------ Given data
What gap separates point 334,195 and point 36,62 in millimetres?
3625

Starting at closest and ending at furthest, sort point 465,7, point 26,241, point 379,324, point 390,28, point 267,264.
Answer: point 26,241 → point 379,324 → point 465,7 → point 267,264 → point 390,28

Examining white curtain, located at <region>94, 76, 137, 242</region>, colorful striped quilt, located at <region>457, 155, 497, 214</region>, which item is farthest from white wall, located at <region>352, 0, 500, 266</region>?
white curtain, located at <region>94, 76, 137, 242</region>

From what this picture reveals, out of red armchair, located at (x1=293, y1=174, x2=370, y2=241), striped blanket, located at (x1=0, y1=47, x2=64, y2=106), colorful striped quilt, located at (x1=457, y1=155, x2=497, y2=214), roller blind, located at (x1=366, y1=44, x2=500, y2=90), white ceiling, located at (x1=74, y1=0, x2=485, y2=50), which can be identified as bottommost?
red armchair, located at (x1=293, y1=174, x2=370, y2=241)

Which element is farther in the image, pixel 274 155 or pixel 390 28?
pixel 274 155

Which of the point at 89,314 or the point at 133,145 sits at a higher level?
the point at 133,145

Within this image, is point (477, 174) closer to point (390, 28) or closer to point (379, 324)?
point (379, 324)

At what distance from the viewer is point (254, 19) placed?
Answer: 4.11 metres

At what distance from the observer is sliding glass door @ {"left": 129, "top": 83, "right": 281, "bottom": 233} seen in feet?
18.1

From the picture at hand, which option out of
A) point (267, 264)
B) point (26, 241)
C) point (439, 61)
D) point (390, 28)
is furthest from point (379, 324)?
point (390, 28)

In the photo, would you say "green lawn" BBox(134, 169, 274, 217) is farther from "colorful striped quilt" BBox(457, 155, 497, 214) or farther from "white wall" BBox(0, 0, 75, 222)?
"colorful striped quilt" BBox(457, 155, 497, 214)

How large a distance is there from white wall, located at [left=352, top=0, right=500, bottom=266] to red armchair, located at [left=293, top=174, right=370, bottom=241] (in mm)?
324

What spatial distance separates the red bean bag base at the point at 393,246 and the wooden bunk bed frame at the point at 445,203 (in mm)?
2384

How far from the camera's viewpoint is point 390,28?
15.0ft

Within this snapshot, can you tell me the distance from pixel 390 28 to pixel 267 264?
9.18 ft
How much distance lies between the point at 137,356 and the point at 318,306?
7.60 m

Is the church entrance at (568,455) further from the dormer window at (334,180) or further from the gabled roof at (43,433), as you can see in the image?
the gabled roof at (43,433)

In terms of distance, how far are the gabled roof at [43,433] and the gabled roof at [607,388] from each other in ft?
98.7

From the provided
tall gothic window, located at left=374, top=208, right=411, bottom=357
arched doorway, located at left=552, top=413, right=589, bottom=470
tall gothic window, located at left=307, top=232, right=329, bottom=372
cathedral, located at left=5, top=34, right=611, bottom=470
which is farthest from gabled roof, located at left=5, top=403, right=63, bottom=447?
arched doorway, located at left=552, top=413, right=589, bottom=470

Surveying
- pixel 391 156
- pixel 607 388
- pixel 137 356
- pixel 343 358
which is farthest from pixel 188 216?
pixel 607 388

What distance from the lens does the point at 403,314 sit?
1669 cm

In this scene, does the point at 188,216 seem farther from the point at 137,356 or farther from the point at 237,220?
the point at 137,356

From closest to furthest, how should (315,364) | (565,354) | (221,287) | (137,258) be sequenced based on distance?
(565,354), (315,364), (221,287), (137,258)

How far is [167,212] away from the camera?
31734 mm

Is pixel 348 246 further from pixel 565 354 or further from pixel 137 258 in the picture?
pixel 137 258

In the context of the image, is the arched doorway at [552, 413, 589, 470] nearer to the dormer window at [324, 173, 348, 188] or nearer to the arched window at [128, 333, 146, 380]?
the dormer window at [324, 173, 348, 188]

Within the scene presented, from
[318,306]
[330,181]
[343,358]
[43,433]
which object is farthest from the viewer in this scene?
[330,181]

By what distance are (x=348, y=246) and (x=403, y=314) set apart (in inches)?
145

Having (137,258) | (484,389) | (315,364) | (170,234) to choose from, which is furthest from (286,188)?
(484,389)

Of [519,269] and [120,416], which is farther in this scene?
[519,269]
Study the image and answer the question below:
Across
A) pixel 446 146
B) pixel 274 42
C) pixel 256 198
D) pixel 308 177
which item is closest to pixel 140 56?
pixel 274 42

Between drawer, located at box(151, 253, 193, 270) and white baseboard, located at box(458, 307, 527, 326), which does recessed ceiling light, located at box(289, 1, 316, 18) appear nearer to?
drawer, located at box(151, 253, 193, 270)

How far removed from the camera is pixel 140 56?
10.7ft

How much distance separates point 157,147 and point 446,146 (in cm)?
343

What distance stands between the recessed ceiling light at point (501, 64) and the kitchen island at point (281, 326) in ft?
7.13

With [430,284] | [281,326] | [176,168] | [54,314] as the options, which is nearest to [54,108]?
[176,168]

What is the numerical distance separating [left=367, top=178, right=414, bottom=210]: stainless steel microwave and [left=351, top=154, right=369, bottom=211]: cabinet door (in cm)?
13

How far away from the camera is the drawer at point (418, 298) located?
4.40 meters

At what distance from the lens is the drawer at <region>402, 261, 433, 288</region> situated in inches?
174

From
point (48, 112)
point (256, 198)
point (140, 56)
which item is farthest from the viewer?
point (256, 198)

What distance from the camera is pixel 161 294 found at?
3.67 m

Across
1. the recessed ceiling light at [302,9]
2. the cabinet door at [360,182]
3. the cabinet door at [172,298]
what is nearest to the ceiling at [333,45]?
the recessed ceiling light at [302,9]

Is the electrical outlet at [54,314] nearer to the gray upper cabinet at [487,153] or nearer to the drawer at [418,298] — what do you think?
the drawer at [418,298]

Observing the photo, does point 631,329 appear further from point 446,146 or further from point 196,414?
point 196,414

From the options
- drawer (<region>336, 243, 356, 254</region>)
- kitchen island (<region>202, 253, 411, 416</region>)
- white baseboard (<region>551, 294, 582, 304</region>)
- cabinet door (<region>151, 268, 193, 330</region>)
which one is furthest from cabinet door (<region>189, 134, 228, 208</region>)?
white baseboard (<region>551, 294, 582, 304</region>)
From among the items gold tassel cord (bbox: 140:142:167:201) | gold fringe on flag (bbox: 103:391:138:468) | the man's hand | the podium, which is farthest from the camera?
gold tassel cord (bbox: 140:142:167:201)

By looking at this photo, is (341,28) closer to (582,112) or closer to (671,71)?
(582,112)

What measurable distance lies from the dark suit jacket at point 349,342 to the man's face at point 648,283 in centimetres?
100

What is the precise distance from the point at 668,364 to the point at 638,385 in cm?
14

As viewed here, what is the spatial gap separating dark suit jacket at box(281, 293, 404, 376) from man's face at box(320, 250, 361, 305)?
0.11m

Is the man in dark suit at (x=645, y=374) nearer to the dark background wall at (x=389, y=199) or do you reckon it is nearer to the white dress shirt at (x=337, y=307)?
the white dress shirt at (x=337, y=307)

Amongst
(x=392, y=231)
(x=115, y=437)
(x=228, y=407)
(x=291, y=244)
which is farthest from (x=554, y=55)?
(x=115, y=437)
------------
● Aim of the task: Please retype, exactly as written, every line from the line containing "By looking at" through the last line of the records above, including both of those lines, and nothing else.

● Worked answer:
By looking at this photo, is (341,28) closer to (582,112) or closer to (671,71)?
(582,112)

What measurable distance lies from the dark suit jacket at point 349,342 to the man's face at point 648,283 in centimetres?
100

What is the precise distance from the point at 668,364 to the point at 638,385 in cm?
14

As viewed here, what is the spatial gap separating dark suit jacket at box(281, 293, 404, 376) from man's face at box(320, 250, 361, 305)?
0.11m

Is the man in dark suit at (x=645, y=374) nearer to the dark background wall at (x=389, y=199) or do you reckon it is nearer to the white dress shirt at (x=337, y=307)?
the white dress shirt at (x=337, y=307)

Amongst
(x=392, y=231)
(x=115, y=437)
(x=228, y=407)
(x=291, y=244)
which is farthest from (x=554, y=55)?
(x=115, y=437)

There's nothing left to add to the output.